Assècher la Zuyderzee
« Nous ne pouvons pas rendre justice à la spécificité du psychique par des contours linéaires [1] comme dans le dessin ou dans la peinture primitive, mais plutôt par des champs de couleur qui s’estompent comme chez les peintres modernes. Après avoir séparé, il nous faut à nouveau laisser se fondre ensemble ce que nous avons séparé. Ne jugez pas trop durement un premier essai pour rendre sensible le psychique [2], si difficilement saisissable. Il est très vraisemblable que la forme prise par ces séparations varie grandement selon les personnes, il est possible qu’elles se trouvent elles-mêmes modifiées dans leur fonctionnement et qu’elles soient temporairement remodelées. Ceci semble s’appliquer en particulier à la différenciation qui intervient phylogénétiquement [3] en dernier et qui est la plus épineuse : celle du moi et du surmoi. Il est indubitable qu’une maladie psychique provoquera le même résultat. On peut aussi se représenter sans peine que certaines pratiques mystiques sont capables de renverser les relations normales entre les différentes circonscriptions psychiques, de sorte que, par exemple, la perception peut saisir, dans le moi profond et dans le ça, des rapports qui lui étaient autrement inaccessibles.

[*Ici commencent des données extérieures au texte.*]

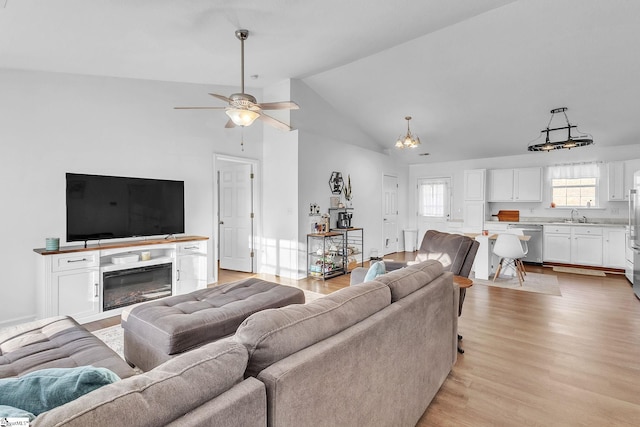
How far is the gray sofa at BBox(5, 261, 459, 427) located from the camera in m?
0.78

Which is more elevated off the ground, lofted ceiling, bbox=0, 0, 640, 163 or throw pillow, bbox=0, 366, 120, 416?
lofted ceiling, bbox=0, 0, 640, 163

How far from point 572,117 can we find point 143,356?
282 inches

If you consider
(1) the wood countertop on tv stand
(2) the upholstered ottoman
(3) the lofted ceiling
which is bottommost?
(2) the upholstered ottoman

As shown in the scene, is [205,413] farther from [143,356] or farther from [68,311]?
[68,311]

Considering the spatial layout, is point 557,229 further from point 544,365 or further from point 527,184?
point 544,365

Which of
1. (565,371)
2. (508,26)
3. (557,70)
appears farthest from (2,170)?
(557,70)

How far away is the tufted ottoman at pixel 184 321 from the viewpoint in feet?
7.07

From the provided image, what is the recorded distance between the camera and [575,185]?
698cm

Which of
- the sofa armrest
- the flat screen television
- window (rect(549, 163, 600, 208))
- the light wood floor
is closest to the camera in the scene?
the light wood floor

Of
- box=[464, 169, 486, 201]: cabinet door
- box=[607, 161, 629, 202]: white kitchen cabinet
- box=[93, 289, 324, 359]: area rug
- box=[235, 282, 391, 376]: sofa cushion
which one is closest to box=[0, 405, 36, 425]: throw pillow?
box=[235, 282, 391, 376]: sofa cushion

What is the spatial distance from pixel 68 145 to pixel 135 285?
72.6 inches

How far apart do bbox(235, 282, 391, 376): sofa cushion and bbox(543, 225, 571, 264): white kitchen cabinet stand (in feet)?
22.5

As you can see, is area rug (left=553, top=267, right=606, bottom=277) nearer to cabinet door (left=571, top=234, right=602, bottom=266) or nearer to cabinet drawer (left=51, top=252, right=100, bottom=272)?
cabinet door (left=571, top=234, right=602, bottom=266)

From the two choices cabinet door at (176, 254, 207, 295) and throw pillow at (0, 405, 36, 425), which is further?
cabinet door at (176, 254, 207, 295)
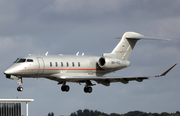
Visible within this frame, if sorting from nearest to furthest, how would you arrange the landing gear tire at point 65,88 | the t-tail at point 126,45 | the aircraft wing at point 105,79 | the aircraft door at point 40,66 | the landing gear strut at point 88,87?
the aircraft door at point 40,66 → the aircraft wing at point 105,79 → the landing gear strut at point 88,87 → the landing gear tire at point 65,88 → the t-tail at point 126,45

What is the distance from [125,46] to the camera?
55.6m

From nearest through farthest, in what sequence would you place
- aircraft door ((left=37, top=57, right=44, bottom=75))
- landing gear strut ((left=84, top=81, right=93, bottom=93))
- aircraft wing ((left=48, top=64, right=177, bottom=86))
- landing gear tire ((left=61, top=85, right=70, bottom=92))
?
aircraft door ((left=37, top=57, right=44, bottom=75)) < aircraft wing ((left=48, top=64, right=177, bottom=86)) < landing gear strut ((left=84, top=81, right=93, bottom=93)) < landing gear tire ((left=61, top=85, right=70, bottom=92))

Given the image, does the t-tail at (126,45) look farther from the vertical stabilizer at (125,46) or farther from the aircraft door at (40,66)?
the aircraft door at (40,66)

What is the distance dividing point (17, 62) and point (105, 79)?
31.9 feet

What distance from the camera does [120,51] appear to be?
55281 mm

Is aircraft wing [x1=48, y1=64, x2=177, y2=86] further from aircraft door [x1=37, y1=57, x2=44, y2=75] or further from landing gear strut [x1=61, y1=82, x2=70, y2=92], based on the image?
aircraft door [x1=37, y1=57, x2=44, y2=75]

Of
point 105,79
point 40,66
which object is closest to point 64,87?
point 105,79

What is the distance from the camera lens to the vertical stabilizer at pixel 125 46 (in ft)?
181

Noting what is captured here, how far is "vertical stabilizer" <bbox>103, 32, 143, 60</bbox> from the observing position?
181 ft

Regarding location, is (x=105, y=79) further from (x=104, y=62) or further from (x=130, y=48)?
(x=130, y=48)

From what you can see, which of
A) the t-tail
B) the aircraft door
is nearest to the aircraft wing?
the aircraft door

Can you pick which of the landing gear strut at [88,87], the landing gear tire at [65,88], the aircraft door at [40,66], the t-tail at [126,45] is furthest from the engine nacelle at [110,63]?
the aircraft door at [40,66]

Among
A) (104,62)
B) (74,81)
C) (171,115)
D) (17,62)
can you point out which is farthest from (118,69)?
(171,115)

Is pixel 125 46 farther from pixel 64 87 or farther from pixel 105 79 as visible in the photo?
pixel 64 87
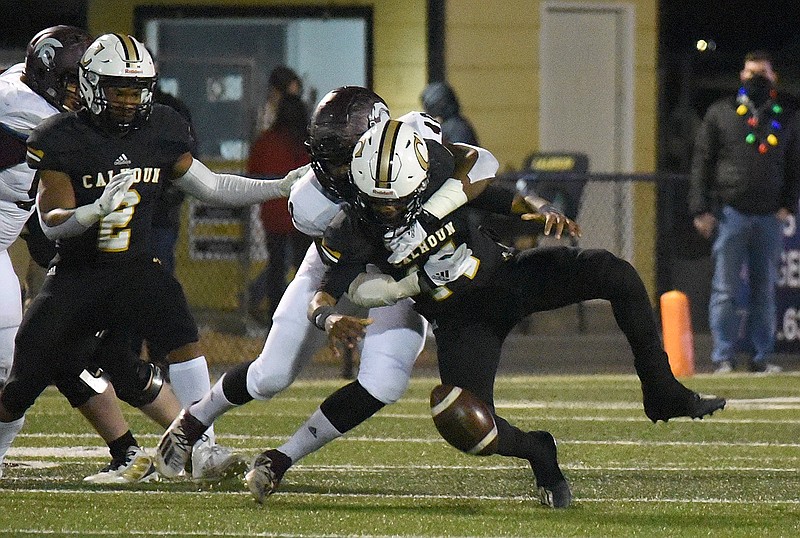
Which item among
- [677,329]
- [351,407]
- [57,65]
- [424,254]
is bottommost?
[677,329]

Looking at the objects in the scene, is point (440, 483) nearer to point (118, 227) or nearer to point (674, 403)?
point (674, 403)

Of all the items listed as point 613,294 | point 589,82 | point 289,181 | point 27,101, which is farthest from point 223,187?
point 589,82

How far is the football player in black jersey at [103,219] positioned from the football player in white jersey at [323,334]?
239 mm

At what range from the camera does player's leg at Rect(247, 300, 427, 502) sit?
5484 mm

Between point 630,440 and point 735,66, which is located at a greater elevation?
point 735,66

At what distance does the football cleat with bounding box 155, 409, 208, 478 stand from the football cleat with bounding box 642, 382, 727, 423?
1449mm

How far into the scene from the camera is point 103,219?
5.70 metres

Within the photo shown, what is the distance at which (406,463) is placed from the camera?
21.4 ft

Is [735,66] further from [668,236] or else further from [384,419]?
[384,419]

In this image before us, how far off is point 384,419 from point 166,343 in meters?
2.27

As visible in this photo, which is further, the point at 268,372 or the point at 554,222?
the point at 268,372

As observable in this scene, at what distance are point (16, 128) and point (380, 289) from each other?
1.71 meters

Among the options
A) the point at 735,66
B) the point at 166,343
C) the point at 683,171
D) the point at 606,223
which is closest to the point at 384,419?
the point at 166,343

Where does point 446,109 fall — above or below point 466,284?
above
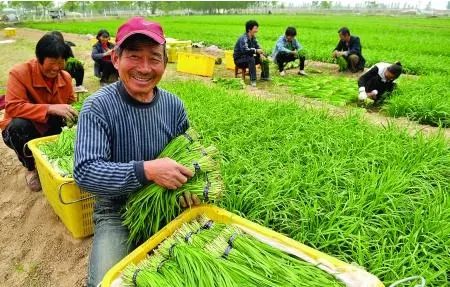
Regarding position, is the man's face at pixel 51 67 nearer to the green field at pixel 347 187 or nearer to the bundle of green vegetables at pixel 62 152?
the bundle of green vegetables at pixel 62 152

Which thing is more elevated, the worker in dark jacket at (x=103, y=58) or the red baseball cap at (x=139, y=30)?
the red baseball cap at (x=139, y=30)

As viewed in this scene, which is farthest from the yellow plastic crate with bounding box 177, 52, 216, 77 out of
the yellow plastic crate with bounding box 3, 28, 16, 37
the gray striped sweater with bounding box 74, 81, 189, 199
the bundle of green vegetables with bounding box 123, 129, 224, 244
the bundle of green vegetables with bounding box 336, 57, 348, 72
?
the yellow plastic crate with bounding box 3, 28, 16, 37

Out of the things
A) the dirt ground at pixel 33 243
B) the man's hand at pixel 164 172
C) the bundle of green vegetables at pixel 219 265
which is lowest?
the dirt ground at pixel 33 243

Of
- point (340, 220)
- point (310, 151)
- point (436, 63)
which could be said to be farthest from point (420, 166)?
point (436, 63)

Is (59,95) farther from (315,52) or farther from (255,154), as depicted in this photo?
(315,52)

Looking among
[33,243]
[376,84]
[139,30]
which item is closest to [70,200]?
[33,243]

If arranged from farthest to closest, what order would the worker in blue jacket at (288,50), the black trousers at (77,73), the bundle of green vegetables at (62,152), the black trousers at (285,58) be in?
the black trousers at (285,58), the worker in blue jacket at (288,50), the black trousers at (77,73), the bundle of green vegetables at (62,152)

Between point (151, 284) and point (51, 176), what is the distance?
4.64 feet

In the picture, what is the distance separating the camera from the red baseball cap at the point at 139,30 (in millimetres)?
1664

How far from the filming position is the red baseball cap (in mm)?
1664

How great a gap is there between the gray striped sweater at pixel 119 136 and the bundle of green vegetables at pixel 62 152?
0.78 metres

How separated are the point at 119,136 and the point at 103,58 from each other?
5.91m

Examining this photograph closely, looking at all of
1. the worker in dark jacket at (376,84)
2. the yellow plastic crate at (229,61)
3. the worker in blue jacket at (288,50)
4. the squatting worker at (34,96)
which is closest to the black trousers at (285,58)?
the worker in blue jacket at (288,50)

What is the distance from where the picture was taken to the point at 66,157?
8.82ft
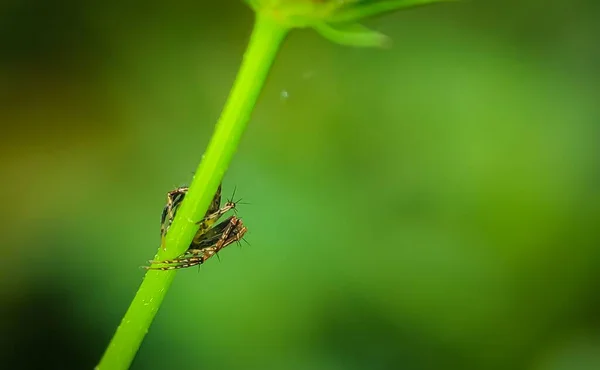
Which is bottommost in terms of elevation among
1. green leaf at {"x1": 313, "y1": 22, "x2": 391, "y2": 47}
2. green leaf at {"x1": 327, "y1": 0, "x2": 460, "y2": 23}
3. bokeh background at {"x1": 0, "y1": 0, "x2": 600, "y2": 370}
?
bokeh background at {"x1": 0, "y1": 0, "x2": 600, "y2": 370}

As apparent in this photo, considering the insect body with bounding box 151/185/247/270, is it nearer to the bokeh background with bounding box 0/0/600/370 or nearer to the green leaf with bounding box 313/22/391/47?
the green leaf with bounding box 313/22/391/47

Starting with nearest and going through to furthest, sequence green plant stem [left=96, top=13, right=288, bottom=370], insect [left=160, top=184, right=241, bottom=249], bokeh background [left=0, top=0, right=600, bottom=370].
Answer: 1. green plant stem [left=96, top=13, right=288, bottom=370]
2. insect [left=160, top=184, right=241, bottom=249]
3. bokeh background [left=0, top=0, right=600, bottom=370]

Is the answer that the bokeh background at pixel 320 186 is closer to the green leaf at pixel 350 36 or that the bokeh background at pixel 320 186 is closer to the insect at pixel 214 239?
the insect at pixel 214 239

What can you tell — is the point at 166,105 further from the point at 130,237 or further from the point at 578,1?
the point at 578,1

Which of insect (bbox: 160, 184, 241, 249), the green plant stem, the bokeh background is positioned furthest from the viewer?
the bokeh background

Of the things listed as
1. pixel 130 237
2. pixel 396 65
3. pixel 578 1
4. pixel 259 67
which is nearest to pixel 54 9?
pixel 130 237

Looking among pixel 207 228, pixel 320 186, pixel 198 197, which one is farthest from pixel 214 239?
pixel 320 186

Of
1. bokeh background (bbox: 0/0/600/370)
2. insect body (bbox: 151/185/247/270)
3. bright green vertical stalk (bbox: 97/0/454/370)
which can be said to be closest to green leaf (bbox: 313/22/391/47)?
bright green vertical stalk (bbox: 97/0/454/370)
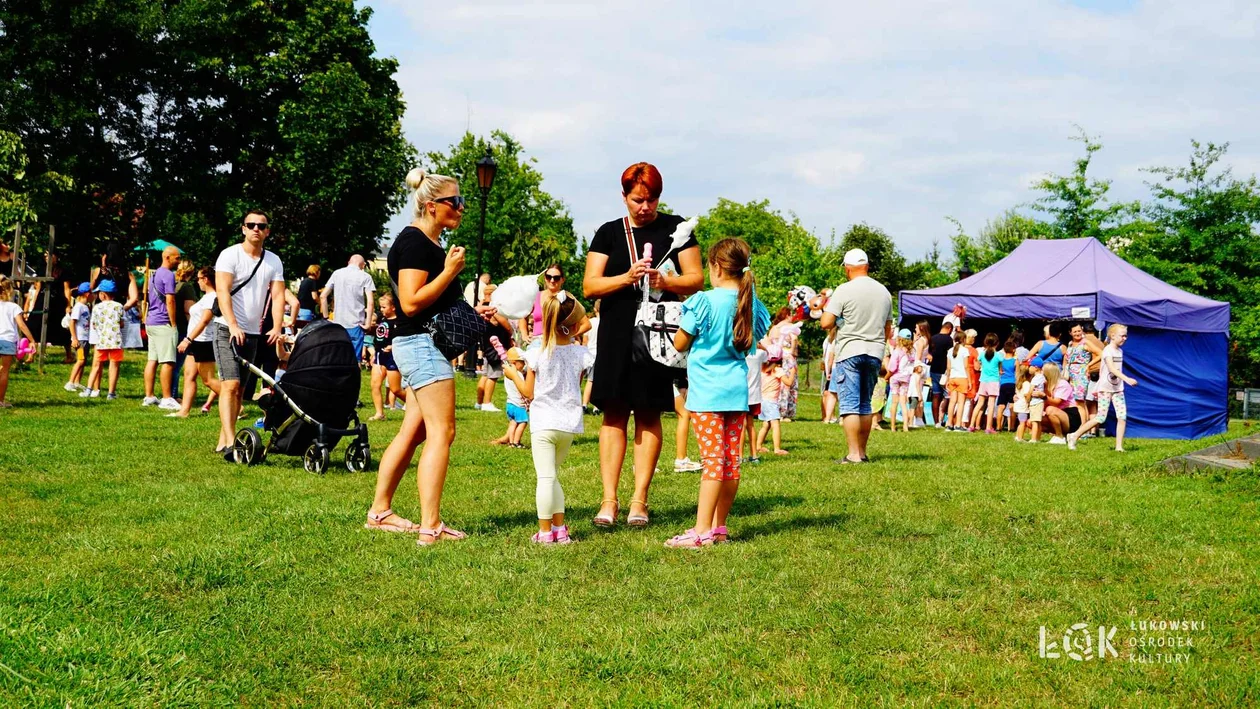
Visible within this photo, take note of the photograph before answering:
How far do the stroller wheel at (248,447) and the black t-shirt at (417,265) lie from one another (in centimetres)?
351

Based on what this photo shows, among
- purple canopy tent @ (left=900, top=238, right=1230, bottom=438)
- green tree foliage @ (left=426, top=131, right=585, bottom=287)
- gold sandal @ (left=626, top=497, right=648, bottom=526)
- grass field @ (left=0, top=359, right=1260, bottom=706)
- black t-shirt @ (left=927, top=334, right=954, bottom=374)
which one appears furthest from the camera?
green tree foliage @ (left=426, top=131, right=585, bottom=287)

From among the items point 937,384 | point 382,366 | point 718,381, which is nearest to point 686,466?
point 718,381

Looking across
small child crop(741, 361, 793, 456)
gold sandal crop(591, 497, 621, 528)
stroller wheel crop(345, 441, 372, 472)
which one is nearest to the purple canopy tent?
small child crop(741, 361, 793, 456)

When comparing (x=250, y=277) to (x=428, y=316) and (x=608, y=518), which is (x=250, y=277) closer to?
(x=428, y=316)

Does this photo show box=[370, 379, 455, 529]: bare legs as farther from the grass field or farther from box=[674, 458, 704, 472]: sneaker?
box=[674, 458, 704, 472]: sneaker

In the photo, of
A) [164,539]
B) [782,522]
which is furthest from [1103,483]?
[164,539]

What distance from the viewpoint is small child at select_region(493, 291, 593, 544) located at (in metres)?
5.84

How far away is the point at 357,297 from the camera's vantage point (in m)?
13.1

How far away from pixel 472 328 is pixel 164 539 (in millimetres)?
1994

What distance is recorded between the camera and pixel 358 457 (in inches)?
349

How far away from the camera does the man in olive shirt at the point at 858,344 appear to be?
10.3m

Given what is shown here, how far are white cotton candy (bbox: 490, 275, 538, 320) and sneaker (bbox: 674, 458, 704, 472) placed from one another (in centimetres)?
399

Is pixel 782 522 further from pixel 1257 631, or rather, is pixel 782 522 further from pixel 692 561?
pixel 1257 631

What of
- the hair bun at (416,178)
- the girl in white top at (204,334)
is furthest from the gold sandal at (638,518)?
the girl in white top at (204,334)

Pourra-t-on par cette voie se rendre maître des dernières vérités dont on attend le salut ? On peut tranquillement en douter. Nous admettrons toutefois que les efforts thérapeutiques de la psychanalyse se sont choisi un point d’attaque similaire. Leur intention est en effet de fortifier le moi, de le rendre plus indépendant du surmoi, d’élargir son champ de perception et de consolider son organisation de sorte qu’il puisse s’approprier de nouveaux morceaux du ça. Là où était du ça, doit advenir du moi.
Il s’agit d’un travail de civilisation, un peu comme l’assèchement du Zuyderzee [4]. »
Freud, Nouvelles conférences d’introduction à la psychanalyse, 1933, Gallimard, 1984p.109-110.